First one needs to understand there are basically two types of public Wi-Fi networks: secured and unsecured.
An unsecured network can be connected to within range and without any type of security feature like a password or login. Conversely, a secured network requires a user to agree to legal terms, register an account, or type in a password before connecting to the network. It may also require a fee or store purchase to gain access to the password or network.
Regardless of the connection type, you should always use public Wi-Fi with caution. Below are some important Dos and Don’ts to consider when accessing public Wi-Fi:
Do visit only encrypted sites to help protect your data. Look for HTTPS at the beginning of a website’s address. This means the connection between the browser and the web server is encrypted, so even if any information is captured by a third party, it can not be read and is safe from eavesdropping or tampering. Most browsers also include a padlock symbol at the beginning of the address to indicate the site uses encryption.
Do connect to secured public networks whenever possible. In the event that you’re unable to connect to a secured network, using an unsecured network would be permissible if the connection requires some sort of login or registration.
Do turn off automatic connectivity. Most smartphones, laptops, and tablets have automatic connectivity settings, which allow you to seamlessly connect from one hotspot to the next. This is a convenient feature, but it can also connect your devices to networks you ordinarily would not use. Keep these settings turned off, especially when you’re traveling to unfamiliar places.
Do monitor your Bluetooth connectivity. Bluetooth in the home is an amazing feature on many smart devices. However, leaving Bluetooth on while in public places can pose a huge risk to your cybersecurity. Bluetooth connectivity allows various devices to communicate with each other, and a hacker can look for open Bluetooth signals to gain access to your devices. Keep this function on your phone and other devices locked down when you leave your home, office, or similar secured area.

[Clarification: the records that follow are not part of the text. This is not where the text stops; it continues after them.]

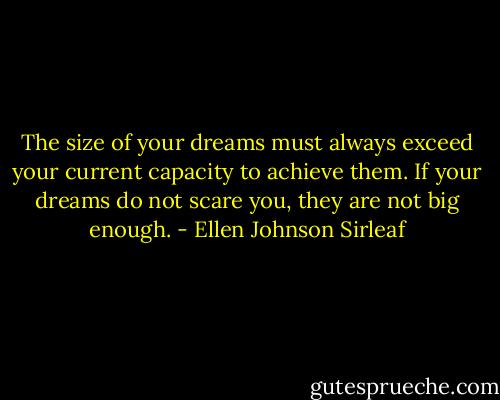 The size of your dreams must always exceed your current capacity to achieve them. If your dreams do not scare you, they are not big enough. - Ellen Johnson Sirleaf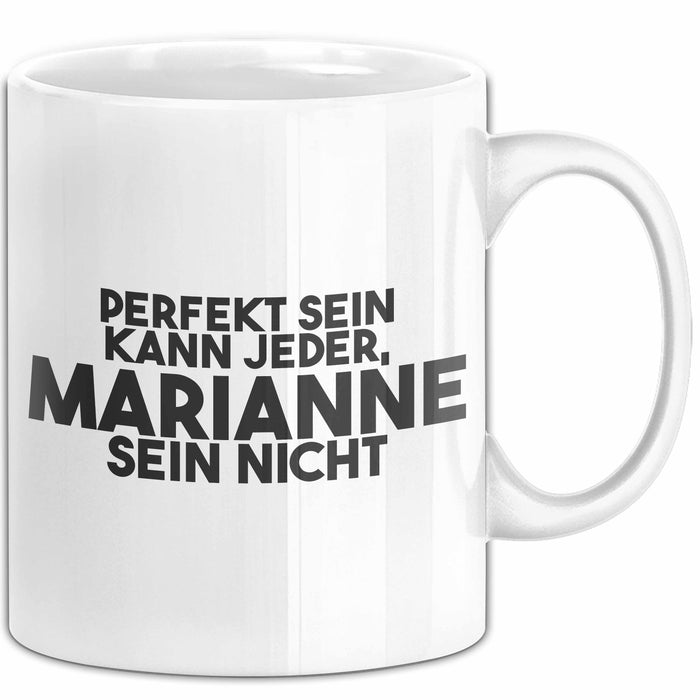 Marianne Tasse Perfekt Sein Kann Jeder, Marianne Sein Nicht Geschenk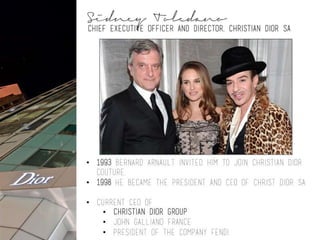 The CEO of Christian Dior S.A. and president of Christian Dior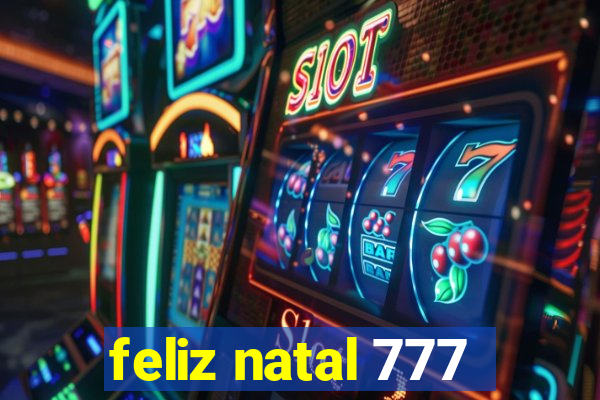 feliz natal 777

Do think about using a virtual private network (VPN) solution to ensure your privacy and anonymity are protected when you use public Wi-Fi. VPNs encrypt your data traffic and act as a protected tunnel between the client (browser) and server. All the data passing through the tunnel won’t be visible to hackers and they won’t be able to access your information and the activities you do online.
Do turn on the firewall to prevent a hackers’ unauthorized external access to your system. A firewall won’t provide complete protection, but it’s a setting that should always be enabled.
Usually we turn off the Windows firewall because of the annoying pop ups and notifications and then just completely forget about it. If you want to restart it, then head over to the Control Panel, go to “System and Security” and select “Windows Firewall”. If you are a Mac user, you can go to “System Preferences”, then “Security & Privacy”, then “Firewall” tab and enable Firewall on Mac.
Do Use Antivirus. Antivirus can help protect you while using public Wi-Fi by detecting malware that might get into your system while using the shared network. Always make sure to use latest versions of antivirus program that is installed on your device. An alert will be shown if any known viruses are loaded onto your device or if there’s any suspicious activity, malicious attack, or malware gets into your system via network.
Do check “forget network” after using public Wi-Fi.
Do Always use 2 factor authentications – this way, even if a hacker obtains your username and password, they still won’t be able to access your accounts.
Don’t access personal bank accounts, or sensitive personal data, on unsecured public networks. Even secured networks can be risky. Use your best judgment if you must access these accounts on public Wi-Fi.
Don’t leave your laptop, tablet, or smartphone unattended in a public place. Even if you’re working on a secure Wi-Fi network, that won’t stop someone from taking your property or sneaking a peek at your device.
Don’t shop online when using public Wi-Fi. Sure, shopping doesn’t seem like it involves sensitive data, but making purchases online requires personal information that could include bank account and retailer login credentials. Shopping isn’t something you want to do on an unsecured Wi-Fi network.